Got this from an email.
Rules of Manhood.
1: Under no circumstances may two men share an umbrella.
I have an umbrella and I've used it before but never shared it.
2: It is OK for a man to cry ONLY under the following circumstances:
(a) When a heroic dog dies to save its master.
(b) The moment Angelina Jolie starts unbuttoning her blouse.
(c) After wrecking your boss' car.
(d) When she is using her teeth.
(e) When his football team wins or loses.
I cried when Liverpool lifted the Holy Grail in 2005
3: If you've known a guy for more than 24 hours, his sister is off limits forever unless you actually marry her.
Yeah fools!
4: Moaning about the brand of free beer in a buddy's fridge is forbidden. However complain at will if the temperature is unsuitable.
Sorry Edgar, but it was..err.. SKOL!
5: No man shall ever be required to buy a birthday present for another man. In fact, even remembering your buddy's birthday is strictly optional. At that point, you must celebrate at a strip bar of the birthday boy's choice.
Strippers will do since we don't have strip bars.
6: On a road trip, the strongest bladder determines pit stops, not the
weakest.
Or if the alcohol runs out :P
7: When stumbling upon other guys watching a sporting event, you may ask the score of the game in progress, but you may never ask who's playing.
Cardinal sin
8: It is permissible to drink a fruity alcohol drink only when you're sunning on a tropical beach... and it's delivered by a topless model and only when it's free.
Chris, Laundry isn't a tropical beach!
9: Only in situations of moral and/or physical peril are you allowed to kick another guy in the nuts.
Does this include fighting over the last beer at the bar?
10: Friends don't let friends wear Speedos. Ever. Issue closed.
Never. *hair standing*
11: If a man's fly is down, that's his problem, you didn't see anything.

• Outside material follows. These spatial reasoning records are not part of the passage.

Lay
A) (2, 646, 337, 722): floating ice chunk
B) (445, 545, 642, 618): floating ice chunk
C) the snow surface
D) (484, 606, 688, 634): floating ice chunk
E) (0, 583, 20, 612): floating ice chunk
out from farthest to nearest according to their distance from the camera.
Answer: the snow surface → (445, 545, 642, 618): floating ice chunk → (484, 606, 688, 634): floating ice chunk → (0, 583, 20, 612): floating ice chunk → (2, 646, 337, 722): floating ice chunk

Hahah.. Why would you look there anyway?
12: Women who claim they "love to watch sports" must be treated as spies until they demonstrate knowledge of the game and the ability to drink as much as the other sports watchers.
Keep your friends close and enemies closer.
13: Never hesitate to reach for the last beer or the last slice of pizza, but not both, that's just greedy.
Ah...For the record, I'd go for the beer
14: Never join your girlfriend or wife in discussing a friend of yours, except if she's withholding sex pending your response.
Think really hard before you answer though
15: Phrases that may NOT be uttered to another man while lifting weights:
(a) Yeah, Baby, Push it!
(b) C'mon, give me one more! Harder!
(c) Another set and we can hit the showers!
Remind me again why I haven't joined a gym?
16: Never allow a telephone conversation with a woman to go on longer than you are able to have sex with her. Keep a stopwatch by the phone. Hang up if necessary.
*no comment*
17: The morning after you and a girl who was formerly "just a friend" have carnal, drunken monkey sex, the fact that you're feeling weird and guilty is no reason for you not to nail each other again before the discussion about what a big mistake it was occurs.
:)
18: The girl who replies to the question "What do you want for Christmas?" with "If you loved me, you'd know what I want!" gets an Xbox. End of story.
This would result in no sex for a month but hey, you got the Xbox right?
19: There is no reason for guys to watch Men's Ice Skating or Men's Gymnastics. Ever.
Imagine two guys watching either of this and commenting on it "Really nice grip on the handle bars there eh?" GOD.
20: A game is more than a game. Do not answer your phone or do anything that would make the other players wait.
Be it even a bottle cap game!
Let the holidays begin peeps. I see a whole lot of partying for the next couple of days.
* Friday & Sat @ ? *
* Sunday @ Liverpool vs Man U *
* Monday @ Mambo? *
~Happy Holidays~
5 comments:
12: Women who claim they "love to watch sports" must be treated as spies until they demonstrate knowledge of the game and the ability to drink as much as the other sports watchers.
**hahaha come on... i watch footie n F1 too. i know a lot about football, and i drink more than men. So i'm not a spy yar... =P and i'm supporting ManU btw. Monday in Mambo? hhmmmmmm**
Whoa!
Update already!
Laundry update please!
Eh!!! Monday Mambo??? Whyyy??
Then Wednesday is what??? I already planned with all my friends to go for Mambo on Wednesday!
Let me know!
Dude, u kutuk ur friends kau kau here right? hehe.... good on ya!
Luc: You're one of us? Drink more than 'some' men right? Yeah Mambo on Monday!
Iris: Laundry was overly packed that nite la. Closed even earlier somemore at 1 sharp. sigh
Fi: Yes Mambo on Monday. Wed err.. Raya open houses to visit?
Jo: Where the fun if you can't bring your friends in right?